Thank you for your patience on receiving the final details for the meeting.

This week we received disappointing news that Bill Clark will not be able to make it to the meeting for his keynote presentation and workshop due to uncontrollable circumstances.

No worries! We are fortunate that Flagstaff resident, Chuck LaRue has graciously offered to accept the spot as our 2019 Keynote. Chuck has been birding and exploring the mesas, canyons, and forests across northern Arizona and the Four Corners region since 1966. Among his many other interests, Chuck is also a prehistoric technology enthusiast.  He will enlighten us with his engaging experiences with the birds and birding on the Navajo and Hopi Nations lands and related cultural aspects.His talk is titled: BIRDING THE NAVAJO AND HOPI NATIONS: RECENT AND ANCIENT FIELD ORNITHOLOGY IN THE FOUR CORNERS.
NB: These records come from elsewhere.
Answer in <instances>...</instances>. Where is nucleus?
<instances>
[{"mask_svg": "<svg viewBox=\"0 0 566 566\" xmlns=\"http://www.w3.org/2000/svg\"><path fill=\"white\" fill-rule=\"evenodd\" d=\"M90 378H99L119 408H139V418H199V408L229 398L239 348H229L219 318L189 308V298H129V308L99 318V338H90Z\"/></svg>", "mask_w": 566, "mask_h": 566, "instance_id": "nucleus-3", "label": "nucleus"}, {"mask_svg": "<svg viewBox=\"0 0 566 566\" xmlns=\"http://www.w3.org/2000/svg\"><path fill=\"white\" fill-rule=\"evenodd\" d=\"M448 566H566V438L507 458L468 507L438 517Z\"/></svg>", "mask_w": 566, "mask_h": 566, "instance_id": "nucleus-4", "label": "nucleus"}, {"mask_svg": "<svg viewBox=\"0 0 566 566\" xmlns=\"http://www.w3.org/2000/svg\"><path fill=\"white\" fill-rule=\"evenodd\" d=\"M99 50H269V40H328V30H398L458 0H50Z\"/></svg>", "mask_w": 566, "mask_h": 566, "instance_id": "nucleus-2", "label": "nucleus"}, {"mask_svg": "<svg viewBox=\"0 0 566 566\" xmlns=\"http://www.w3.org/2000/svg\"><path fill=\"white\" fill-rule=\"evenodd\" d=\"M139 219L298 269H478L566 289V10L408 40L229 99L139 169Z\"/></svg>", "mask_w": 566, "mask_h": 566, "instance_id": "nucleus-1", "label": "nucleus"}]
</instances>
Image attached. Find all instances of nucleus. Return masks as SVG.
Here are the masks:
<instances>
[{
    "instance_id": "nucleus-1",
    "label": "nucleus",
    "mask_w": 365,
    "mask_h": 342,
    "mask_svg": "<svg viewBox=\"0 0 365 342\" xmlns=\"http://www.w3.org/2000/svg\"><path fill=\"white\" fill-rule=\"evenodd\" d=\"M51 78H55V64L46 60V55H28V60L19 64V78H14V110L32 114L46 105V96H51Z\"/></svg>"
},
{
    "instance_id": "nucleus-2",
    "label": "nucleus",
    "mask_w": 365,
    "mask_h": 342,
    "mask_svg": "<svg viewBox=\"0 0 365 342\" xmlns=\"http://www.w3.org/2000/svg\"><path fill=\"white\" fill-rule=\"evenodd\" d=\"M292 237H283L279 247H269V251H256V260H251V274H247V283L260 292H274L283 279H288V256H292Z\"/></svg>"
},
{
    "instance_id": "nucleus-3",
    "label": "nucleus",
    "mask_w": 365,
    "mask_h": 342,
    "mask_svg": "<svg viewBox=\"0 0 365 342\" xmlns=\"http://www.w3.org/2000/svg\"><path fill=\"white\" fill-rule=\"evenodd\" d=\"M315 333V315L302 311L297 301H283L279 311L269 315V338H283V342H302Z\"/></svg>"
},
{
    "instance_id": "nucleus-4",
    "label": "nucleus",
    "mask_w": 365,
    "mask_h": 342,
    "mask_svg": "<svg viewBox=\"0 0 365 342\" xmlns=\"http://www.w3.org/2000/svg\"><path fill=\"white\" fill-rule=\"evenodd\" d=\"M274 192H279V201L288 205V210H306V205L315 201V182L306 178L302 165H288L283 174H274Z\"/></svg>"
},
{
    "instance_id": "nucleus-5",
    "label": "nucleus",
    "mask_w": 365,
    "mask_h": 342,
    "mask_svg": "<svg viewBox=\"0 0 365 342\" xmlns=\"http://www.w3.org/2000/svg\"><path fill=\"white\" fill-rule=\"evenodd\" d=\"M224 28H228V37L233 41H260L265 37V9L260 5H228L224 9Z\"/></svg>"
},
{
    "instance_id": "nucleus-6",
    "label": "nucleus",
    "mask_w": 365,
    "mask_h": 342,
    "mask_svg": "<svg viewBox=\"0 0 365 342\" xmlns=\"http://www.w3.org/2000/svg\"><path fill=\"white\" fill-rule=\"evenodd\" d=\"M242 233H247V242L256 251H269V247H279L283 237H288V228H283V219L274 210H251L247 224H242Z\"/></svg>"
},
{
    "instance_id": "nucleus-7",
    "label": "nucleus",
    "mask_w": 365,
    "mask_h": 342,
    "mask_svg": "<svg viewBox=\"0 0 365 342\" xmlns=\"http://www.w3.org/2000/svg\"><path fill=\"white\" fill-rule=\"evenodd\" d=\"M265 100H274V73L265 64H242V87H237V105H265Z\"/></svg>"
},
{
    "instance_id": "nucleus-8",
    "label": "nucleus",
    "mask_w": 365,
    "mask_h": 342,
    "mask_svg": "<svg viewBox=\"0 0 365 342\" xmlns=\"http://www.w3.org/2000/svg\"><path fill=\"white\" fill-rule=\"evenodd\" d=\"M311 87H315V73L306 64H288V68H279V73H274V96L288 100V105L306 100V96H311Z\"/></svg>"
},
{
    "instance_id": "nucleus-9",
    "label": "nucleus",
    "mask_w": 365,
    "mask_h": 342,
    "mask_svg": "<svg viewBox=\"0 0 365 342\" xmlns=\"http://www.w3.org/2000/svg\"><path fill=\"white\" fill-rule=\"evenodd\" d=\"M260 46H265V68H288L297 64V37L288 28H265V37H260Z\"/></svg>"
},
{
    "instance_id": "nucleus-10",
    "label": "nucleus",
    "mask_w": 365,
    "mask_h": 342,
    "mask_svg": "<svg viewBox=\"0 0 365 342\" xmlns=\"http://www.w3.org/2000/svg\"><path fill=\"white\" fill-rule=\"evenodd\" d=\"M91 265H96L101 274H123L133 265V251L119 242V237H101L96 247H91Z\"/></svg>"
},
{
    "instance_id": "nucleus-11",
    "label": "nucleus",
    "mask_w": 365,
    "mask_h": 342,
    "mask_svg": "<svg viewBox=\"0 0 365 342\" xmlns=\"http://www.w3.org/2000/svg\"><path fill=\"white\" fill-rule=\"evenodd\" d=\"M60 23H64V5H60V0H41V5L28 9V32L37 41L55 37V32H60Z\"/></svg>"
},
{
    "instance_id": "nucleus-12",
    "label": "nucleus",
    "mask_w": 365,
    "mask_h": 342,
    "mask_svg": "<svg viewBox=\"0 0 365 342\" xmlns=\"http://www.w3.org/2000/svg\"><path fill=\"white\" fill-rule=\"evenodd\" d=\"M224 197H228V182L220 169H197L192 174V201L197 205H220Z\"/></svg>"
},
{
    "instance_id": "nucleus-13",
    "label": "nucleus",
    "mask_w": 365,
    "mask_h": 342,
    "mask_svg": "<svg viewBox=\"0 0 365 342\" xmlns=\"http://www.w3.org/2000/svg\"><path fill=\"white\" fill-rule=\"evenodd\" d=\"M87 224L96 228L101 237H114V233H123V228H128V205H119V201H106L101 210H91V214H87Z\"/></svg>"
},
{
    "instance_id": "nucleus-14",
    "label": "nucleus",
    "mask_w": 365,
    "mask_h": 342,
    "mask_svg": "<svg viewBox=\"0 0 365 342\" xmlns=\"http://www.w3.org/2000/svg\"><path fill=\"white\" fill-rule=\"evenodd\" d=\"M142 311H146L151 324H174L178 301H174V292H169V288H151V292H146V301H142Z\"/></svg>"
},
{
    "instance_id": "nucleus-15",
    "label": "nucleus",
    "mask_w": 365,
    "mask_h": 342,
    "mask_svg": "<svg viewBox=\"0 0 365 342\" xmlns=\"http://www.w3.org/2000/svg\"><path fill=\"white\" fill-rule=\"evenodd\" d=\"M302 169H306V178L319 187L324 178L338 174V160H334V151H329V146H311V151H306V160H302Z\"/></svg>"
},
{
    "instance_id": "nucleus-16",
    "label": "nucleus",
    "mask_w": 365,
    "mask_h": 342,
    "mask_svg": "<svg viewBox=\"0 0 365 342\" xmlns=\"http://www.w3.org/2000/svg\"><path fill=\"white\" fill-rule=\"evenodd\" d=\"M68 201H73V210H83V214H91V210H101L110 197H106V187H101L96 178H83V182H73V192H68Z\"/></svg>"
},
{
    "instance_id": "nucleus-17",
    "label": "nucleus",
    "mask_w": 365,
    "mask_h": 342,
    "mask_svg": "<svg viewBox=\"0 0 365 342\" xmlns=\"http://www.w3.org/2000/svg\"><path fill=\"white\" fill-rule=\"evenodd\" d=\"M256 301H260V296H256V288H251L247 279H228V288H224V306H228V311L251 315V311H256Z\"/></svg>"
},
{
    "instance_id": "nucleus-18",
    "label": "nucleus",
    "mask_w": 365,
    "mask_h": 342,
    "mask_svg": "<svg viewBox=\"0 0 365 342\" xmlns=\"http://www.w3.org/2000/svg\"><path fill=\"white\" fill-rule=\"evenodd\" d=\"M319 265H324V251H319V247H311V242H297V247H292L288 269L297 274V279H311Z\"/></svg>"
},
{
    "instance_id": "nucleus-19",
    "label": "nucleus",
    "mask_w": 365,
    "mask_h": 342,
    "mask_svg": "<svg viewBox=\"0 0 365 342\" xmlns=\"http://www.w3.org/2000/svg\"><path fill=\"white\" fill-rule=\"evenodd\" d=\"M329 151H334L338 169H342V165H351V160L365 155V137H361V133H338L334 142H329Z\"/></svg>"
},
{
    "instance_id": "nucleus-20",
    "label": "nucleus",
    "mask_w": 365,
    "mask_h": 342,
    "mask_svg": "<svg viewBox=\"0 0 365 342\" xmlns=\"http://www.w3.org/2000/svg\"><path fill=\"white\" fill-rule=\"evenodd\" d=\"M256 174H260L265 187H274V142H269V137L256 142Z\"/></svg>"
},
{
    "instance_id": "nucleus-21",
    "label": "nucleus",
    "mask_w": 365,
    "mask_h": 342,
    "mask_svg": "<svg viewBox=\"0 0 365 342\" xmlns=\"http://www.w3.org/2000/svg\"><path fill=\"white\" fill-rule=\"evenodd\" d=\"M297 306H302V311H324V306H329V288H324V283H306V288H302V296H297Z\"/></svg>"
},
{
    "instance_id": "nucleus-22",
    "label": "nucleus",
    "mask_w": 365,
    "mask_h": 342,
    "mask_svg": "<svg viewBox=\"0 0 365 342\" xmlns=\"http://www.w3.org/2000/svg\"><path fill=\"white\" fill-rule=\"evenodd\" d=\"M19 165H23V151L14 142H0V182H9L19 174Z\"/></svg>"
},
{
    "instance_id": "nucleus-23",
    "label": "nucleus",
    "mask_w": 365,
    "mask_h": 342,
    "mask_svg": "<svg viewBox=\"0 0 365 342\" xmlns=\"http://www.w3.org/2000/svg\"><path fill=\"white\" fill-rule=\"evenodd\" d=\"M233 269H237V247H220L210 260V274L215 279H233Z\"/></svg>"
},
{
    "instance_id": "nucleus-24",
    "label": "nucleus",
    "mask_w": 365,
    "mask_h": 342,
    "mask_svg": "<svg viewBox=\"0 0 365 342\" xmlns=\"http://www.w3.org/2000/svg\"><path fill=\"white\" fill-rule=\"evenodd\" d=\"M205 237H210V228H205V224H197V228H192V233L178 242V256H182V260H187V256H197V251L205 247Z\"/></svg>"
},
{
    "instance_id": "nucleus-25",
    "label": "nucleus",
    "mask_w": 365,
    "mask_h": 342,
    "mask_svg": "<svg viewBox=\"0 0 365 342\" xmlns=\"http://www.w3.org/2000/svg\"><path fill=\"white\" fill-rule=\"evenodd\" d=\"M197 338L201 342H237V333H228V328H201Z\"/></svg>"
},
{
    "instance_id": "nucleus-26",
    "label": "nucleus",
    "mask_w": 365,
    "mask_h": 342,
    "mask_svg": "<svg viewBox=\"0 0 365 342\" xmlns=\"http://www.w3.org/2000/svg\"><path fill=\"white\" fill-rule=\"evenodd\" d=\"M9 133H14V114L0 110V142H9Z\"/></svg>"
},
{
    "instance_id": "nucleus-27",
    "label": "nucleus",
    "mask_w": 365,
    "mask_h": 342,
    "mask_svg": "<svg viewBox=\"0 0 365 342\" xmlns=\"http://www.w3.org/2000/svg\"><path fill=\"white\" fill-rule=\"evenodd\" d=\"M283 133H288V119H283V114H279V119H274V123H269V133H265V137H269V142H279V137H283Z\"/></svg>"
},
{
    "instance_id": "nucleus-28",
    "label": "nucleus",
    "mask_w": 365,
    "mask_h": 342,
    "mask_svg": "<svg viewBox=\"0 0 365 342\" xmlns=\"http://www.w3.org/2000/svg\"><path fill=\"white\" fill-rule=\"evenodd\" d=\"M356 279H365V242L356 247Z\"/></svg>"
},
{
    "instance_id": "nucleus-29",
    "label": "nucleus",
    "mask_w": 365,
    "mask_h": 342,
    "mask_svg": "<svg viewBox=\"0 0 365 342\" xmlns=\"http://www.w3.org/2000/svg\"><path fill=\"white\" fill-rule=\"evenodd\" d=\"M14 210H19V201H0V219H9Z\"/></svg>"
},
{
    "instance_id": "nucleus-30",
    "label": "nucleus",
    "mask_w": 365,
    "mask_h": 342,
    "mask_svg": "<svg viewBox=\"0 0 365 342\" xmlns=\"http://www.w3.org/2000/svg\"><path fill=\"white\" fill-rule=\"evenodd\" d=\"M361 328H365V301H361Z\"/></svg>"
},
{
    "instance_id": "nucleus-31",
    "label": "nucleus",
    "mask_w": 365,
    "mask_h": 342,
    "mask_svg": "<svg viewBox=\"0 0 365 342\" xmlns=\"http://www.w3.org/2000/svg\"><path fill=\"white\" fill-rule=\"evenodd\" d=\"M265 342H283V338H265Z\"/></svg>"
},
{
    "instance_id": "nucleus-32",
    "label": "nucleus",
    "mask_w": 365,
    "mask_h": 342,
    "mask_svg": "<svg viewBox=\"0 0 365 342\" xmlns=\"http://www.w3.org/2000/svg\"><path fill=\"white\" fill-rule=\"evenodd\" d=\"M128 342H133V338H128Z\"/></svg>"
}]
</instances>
The keynote and workshop is sponsored by: MARICOPA AUDUBON SOCIETY AZFO again thanks Maricopa Audubon for its support of AZFO.  


Raptor expert Amy Zimmermann, will present a 3-part series classroom presentation covering raptor identification challenges that birders can encounter in Arizona, with ample time for answering questions and discussion of the topics.

Amy is a lifelong animal and nature enthusiast whose passion for birds was cemented while studying wildlife biology at Oregon State University. Amy has worked with monitoring eagles and hawk watches. She spends most her time staring into bright blue skies and identifying the tiny raptor dots soaring above, and is currently working up close and personal with raptors with the educational program at Bearizona, studying raptor (and corvid) behavior from an entirely different perspective.